17 days and 2,745 miles after starting, Anchorage cyclist sets record in Continental Divide race

When Lael Wilcox rode her bike from Anchorage to Alberta in May, she was just warming up.

The 28-year-old Anchorage woman used the 2,140-mile trek from Alaska to Canada as a prelude to her record-setting ride in the Tour Divide, which is billed as the world's longest off-pavement cycling route.

The race covers 2,745 miles on trails near the Continental Divide, going from Banff, Alberta, to Antelope Wells, New Mexico.

Wilcox arrived at the finish line Monday morning, 17 days and 2,745 miles after she left Banff. Her time of 17 days, 1 hour, 51 minutes was two days faster than the previous record of 19:03:35, by Eszter Horanyi in 2012.

Bikers ride without a support crew. They climb a total of 200,000 feet and ride primarily on dirt trails, according to the Tour Divide website.

An East High graduate, Wilcox left Anchorage on her bike May 15. She reached Banff in 19 days, a little more than week before the June 12 start of the race.

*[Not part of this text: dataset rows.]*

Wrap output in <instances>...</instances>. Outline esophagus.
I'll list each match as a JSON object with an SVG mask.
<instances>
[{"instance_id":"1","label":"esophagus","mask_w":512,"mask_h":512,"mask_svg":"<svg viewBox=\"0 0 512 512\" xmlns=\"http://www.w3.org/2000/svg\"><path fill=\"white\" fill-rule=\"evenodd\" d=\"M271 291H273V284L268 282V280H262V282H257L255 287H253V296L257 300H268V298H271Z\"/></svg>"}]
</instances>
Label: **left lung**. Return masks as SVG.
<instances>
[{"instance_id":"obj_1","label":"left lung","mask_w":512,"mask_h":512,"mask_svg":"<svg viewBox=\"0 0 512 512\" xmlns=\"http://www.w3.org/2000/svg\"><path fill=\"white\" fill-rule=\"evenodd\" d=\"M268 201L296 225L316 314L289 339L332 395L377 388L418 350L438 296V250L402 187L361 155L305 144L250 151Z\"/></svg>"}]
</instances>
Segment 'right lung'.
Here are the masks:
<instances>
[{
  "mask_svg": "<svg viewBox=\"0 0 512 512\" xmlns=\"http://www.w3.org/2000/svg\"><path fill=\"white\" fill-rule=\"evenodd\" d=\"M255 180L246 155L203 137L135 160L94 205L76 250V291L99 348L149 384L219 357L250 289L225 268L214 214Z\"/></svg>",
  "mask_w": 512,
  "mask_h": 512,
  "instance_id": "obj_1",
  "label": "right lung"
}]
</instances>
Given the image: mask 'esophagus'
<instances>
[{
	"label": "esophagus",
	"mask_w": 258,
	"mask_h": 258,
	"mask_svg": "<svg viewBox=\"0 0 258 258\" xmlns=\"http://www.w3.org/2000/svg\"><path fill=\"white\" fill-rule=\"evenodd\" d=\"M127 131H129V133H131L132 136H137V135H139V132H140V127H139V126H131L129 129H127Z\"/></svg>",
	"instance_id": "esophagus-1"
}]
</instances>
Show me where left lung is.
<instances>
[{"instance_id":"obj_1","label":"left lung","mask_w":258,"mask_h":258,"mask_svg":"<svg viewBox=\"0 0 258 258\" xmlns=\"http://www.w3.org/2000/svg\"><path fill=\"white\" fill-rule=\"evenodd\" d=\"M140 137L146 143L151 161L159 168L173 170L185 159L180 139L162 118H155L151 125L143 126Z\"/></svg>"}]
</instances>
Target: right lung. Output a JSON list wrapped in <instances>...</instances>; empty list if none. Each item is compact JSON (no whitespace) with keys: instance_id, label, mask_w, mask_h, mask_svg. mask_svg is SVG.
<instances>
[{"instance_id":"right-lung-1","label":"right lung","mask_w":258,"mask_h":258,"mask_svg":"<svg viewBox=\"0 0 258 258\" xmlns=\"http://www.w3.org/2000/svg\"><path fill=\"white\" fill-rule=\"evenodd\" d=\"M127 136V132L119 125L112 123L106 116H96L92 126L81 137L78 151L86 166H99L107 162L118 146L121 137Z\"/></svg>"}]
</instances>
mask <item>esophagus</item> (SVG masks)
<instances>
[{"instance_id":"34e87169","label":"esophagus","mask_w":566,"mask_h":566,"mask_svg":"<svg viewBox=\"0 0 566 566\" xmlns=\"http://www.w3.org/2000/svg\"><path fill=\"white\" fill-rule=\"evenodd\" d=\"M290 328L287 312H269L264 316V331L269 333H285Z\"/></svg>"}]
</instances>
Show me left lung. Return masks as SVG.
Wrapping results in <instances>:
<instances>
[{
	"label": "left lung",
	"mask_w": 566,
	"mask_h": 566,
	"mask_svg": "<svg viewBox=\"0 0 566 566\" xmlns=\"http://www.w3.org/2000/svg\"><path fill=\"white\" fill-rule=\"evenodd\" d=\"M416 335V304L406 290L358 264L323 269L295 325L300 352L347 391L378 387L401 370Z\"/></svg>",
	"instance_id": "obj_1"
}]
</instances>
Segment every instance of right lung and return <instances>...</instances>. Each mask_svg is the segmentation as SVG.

On her fifth day of racing, Wilcox took a 100-mile detour in Montana to seek medical help for bronchitis and bronchitis-induced asthma, according to her partner, Nicholas Carman, who chronicled Wilcox's progress on his blog,


" A chest x-ray and other diagnostic procedures were performed and she was prescribed an inhaler, antibiotics, and other treatments to alleviate symptoms," Carman wrote. "She left the hospital at dusk and rode until 3AM to regain her position as the lead female."

One of 150 riders in the race, Wilcox finished sixth overall. All five of the men ahead of her finished faster than the previous men's best of 15:16:14 set in 2012 by Jay Petervary. The winner was Josh Kato in 14:11:37.